→ **Your instructions**: Please summarize the abstract on polygenic scores for blood cell traits in two sentences.

→ **Source text**:
By Yu Xu, Dragana Vuckovic, Scott C Ritchie, Parsa Akbari, Tao Jiang, Jason Grealey, Adam S Butterworth, Willem H. Ouwehand, David J. Roberts, Emanuele Di Angelantonio, John Danesh, Nicole Soranzo, Michael Inouye

Posted 18 Feb 2020
bioRxiv DOI: 10.1101/2020.02.17.952788

Polygenic scores (PGSs) for blood cell traits can be constructed using summary statistics from genome-wide association studies. As the selection of variants and the modelling of their interactions in PGSs may be limited by univariate analysis, therefore, such a conventional method may yield sub-optional performance. This study evaluated the relative effectiveness of four machine learning and deep learning methods, as well as a univariate method, in the construction of PGSs for 26 blood cell traits, using data from UK Biobank (n=~400,000) and INTERVAL (n=~40,000). Our results showed that learning methods can improve PGSs construction for nearly every blood cell trait considered, with this superiority explained by the ability of machine learning methods to capture interactions among variants. This study also demonstrated that populations can be well stratified by the PGSs of these blood cell traits, even for traits that exhibit large differences between ages and sexes, suggesting potential for disease prevention. As our study found genetic correlations between the PGSs for blood cell traits and PGSs for several common human diseases (recapitulating well-known associations between the blood cell traits themselves and certain diseases), it suggests that blood cell traits may be indicators or/and mediators for a variety of common disorders via shared genetic variants and functional pathways.

→ **Study material**:
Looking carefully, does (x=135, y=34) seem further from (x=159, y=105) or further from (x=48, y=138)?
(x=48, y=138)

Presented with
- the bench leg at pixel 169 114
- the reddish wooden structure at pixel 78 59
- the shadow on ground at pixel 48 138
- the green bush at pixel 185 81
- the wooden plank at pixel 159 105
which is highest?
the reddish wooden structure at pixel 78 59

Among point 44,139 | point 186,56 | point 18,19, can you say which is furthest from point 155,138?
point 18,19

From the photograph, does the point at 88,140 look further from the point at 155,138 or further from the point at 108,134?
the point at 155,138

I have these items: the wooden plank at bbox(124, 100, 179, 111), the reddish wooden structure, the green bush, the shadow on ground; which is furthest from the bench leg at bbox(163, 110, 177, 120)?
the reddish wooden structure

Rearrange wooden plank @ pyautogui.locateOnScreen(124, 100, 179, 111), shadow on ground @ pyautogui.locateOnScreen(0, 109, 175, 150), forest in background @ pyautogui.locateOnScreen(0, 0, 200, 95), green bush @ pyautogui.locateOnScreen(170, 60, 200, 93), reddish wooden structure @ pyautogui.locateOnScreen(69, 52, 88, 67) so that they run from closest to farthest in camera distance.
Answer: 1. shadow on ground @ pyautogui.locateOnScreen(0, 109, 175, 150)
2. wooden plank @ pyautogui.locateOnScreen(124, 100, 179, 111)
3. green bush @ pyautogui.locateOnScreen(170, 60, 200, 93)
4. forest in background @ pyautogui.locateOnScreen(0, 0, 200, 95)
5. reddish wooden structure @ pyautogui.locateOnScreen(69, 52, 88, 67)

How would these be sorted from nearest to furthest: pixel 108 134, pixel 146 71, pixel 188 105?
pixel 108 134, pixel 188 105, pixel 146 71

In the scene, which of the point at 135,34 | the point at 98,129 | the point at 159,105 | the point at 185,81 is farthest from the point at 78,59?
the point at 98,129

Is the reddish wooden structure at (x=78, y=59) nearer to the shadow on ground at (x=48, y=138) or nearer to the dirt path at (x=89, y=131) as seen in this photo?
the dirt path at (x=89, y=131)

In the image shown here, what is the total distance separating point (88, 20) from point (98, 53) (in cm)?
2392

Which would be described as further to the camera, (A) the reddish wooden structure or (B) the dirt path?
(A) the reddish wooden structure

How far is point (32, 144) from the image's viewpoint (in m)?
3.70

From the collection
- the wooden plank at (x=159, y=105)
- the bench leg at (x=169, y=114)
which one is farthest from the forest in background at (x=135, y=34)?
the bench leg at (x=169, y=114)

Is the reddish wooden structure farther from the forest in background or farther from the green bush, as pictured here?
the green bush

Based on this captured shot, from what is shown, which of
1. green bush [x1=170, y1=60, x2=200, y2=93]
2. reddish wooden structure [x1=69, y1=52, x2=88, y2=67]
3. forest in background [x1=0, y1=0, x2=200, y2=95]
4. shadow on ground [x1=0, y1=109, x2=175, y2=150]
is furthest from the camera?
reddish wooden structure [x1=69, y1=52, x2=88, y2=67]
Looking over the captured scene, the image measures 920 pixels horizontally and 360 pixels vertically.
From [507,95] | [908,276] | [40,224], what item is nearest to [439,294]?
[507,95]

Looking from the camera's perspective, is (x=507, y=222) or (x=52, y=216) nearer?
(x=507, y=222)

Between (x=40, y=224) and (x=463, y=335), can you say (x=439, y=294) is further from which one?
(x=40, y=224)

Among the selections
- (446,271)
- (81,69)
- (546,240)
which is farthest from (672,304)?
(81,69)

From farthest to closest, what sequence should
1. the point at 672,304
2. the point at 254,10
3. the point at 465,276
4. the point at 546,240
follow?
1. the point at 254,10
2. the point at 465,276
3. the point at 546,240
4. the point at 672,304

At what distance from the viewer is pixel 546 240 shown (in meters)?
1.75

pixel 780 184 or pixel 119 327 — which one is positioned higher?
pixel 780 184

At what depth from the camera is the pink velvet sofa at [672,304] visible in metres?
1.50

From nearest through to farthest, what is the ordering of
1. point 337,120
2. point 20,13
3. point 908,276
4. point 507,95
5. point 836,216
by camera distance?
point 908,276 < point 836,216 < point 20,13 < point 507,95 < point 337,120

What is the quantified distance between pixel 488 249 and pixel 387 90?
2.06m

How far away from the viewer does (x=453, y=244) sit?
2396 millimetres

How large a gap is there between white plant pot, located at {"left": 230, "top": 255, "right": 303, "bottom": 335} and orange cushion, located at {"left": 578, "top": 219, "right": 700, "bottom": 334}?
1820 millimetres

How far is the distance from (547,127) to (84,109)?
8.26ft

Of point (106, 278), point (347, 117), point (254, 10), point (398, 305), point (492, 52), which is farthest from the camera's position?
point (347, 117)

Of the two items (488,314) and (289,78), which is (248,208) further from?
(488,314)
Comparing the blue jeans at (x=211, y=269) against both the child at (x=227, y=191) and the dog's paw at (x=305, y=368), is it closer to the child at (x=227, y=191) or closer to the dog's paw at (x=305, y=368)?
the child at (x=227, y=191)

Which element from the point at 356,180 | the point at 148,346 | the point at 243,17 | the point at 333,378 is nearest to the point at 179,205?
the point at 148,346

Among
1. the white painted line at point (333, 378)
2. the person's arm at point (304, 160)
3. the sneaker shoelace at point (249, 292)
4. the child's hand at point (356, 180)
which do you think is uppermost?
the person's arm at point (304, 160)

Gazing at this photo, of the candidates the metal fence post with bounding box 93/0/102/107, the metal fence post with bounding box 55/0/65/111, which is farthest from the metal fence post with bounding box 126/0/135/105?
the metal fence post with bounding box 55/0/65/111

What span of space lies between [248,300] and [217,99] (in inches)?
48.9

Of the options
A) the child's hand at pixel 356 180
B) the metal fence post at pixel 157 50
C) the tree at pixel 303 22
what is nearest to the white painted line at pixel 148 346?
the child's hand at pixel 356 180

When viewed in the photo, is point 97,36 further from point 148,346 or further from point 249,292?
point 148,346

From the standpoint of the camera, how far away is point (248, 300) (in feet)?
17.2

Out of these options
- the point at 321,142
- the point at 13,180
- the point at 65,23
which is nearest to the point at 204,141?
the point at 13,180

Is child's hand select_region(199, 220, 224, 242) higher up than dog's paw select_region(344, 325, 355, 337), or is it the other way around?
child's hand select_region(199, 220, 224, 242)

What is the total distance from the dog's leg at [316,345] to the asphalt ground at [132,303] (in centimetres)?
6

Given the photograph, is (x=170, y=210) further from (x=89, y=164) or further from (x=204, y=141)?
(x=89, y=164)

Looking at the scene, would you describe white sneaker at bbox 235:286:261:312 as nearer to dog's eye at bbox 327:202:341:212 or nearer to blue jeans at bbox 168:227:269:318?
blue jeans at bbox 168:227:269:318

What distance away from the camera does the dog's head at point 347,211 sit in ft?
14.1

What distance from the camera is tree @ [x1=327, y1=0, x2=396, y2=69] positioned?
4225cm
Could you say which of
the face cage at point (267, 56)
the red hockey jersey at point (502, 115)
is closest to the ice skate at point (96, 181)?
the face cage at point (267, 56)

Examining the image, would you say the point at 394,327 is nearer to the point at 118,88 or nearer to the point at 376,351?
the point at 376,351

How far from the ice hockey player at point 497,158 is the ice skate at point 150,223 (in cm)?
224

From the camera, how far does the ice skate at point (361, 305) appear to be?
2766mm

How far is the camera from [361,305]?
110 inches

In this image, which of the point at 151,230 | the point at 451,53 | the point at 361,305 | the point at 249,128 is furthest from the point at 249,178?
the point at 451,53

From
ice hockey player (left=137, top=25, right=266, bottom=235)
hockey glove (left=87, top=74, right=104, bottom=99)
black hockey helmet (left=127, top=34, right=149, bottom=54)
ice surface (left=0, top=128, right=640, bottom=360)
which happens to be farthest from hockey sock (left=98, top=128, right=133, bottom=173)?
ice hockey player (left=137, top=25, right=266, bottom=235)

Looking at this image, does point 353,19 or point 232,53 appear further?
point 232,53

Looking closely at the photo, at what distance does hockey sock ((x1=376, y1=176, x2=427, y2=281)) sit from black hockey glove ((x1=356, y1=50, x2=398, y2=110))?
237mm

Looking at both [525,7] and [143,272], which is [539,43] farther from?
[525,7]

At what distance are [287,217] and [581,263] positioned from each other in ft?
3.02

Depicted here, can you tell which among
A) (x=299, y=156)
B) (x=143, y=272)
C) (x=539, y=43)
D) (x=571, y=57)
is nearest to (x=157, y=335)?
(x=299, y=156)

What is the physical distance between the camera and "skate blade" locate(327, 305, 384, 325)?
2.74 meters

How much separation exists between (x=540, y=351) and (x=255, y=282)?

→ **Answer for this exercise**: The study compared four machine learning and deep learning methods with a univariate method for building polygenic scores for 26 blood cell traits from UK Biobank and INTERVAL data. It found that the learning methods improved the scores for nearly every trait by capturing interactions among variants, that the scores stratified populations well, and that genetic correlations with scores for several common diseases suggest blood cell traits may be indicators and/or mediators of those disorders through shared genetic variants and functional pathways.